Fueron cuatro semanas de viaje en aquel carruaje angosto. Dos semanas en las cuales las pequeñas iban tomando conciencia de lo que iban a hacer lejos de su familia. Y al amanecer del día dieciséis, llegaron.
Okono bostezó estirándose. Se giró hacia su hermana esperando verla acostada a su lado, pero se encontró con Sansce pegada a la ventana.
-Sansce...¿dónde estamos?...-preguntó la niña.
Sansce no contestó.
-¿Qué miras?-inquirió levantándose por la curiosidad. Sansce le hizo espacio, permitiéndole ver lo que tanto la impresionaba.
-Es...es....-balbuceó Okono viendo hacia un hermoso jardín que daba paso a un elegante monasterio, con cascadas a ambos lados de la entrada principal. El carruaje se detuvo a pocos metros y la brisa de las cascadas revolvió el cabello de las gemelas.

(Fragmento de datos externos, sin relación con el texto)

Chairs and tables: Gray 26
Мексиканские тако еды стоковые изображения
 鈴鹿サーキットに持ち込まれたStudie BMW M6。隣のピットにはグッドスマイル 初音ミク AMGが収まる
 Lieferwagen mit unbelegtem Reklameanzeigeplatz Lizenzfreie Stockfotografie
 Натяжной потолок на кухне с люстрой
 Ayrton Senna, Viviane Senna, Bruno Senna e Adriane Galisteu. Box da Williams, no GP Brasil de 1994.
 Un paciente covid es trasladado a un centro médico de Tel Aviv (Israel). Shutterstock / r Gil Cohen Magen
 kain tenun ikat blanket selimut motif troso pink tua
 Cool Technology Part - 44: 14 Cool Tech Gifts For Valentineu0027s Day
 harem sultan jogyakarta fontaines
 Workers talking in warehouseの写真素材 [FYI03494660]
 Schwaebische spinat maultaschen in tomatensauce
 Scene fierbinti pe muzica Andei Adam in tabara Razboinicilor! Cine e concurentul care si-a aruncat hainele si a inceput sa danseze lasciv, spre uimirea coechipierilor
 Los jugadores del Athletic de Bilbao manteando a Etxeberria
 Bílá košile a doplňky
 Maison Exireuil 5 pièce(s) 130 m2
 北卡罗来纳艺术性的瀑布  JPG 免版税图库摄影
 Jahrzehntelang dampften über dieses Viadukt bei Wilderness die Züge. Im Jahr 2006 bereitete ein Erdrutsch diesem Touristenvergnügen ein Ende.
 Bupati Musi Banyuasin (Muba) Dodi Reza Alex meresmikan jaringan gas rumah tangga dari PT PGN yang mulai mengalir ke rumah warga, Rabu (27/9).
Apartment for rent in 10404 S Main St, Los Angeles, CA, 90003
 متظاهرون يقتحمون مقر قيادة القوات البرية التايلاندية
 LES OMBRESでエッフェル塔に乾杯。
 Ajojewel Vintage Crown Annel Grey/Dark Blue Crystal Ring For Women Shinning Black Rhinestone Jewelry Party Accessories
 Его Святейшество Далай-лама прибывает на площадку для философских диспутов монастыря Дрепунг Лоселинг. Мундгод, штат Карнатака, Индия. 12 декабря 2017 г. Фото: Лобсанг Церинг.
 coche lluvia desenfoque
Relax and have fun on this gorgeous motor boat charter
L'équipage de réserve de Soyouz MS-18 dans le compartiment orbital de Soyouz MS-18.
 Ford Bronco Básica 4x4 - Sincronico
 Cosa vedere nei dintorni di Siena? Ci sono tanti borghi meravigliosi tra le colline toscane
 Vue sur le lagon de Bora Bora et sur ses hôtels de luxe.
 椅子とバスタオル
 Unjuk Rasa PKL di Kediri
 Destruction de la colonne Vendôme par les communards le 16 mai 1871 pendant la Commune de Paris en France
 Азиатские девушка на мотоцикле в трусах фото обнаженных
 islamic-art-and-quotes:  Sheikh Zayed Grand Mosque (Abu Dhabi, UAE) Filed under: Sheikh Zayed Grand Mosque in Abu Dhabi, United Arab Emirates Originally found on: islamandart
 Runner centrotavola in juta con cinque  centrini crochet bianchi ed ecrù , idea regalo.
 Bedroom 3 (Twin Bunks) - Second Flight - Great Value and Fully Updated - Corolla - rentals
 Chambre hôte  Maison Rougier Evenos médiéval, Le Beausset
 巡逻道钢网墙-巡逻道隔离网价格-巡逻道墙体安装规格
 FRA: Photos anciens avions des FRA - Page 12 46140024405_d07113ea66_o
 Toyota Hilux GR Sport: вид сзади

-Niñas...-saludó un hombre que había aparecido sin hacer el más mínimo ruido. Intuyeron que era el Monje de quien les habían habían hablado. Salieron del carruaje-. Pero que preciosas están-alagó el señor abrazándolas.
Okono sorprendida a la amabilidad genuina del hombre correspondió al abrazo a pesar de no conocerlo. Ambas hermanas entraron al gigante monasterio. Para ser una mole tan grande parecía que no vivía nadie más que el anciano.
-Un gusto tenerlas aquí-aseguró el viejo-. Mi nombre es Lore, amigo de su abuela.
-¿Cómo debemos llamarlo? ¿Lore?-inquirió Sansce.
-Maestro, de preferencia...-argumentó el viejo-. Bueno no hay tiempo que perder. Las llevaré a sus habitaciones y quiero verlas en éste mismo patio después de cenar. Tendrán todo el día para organizarse, pasearse y ver su entorno-explicó.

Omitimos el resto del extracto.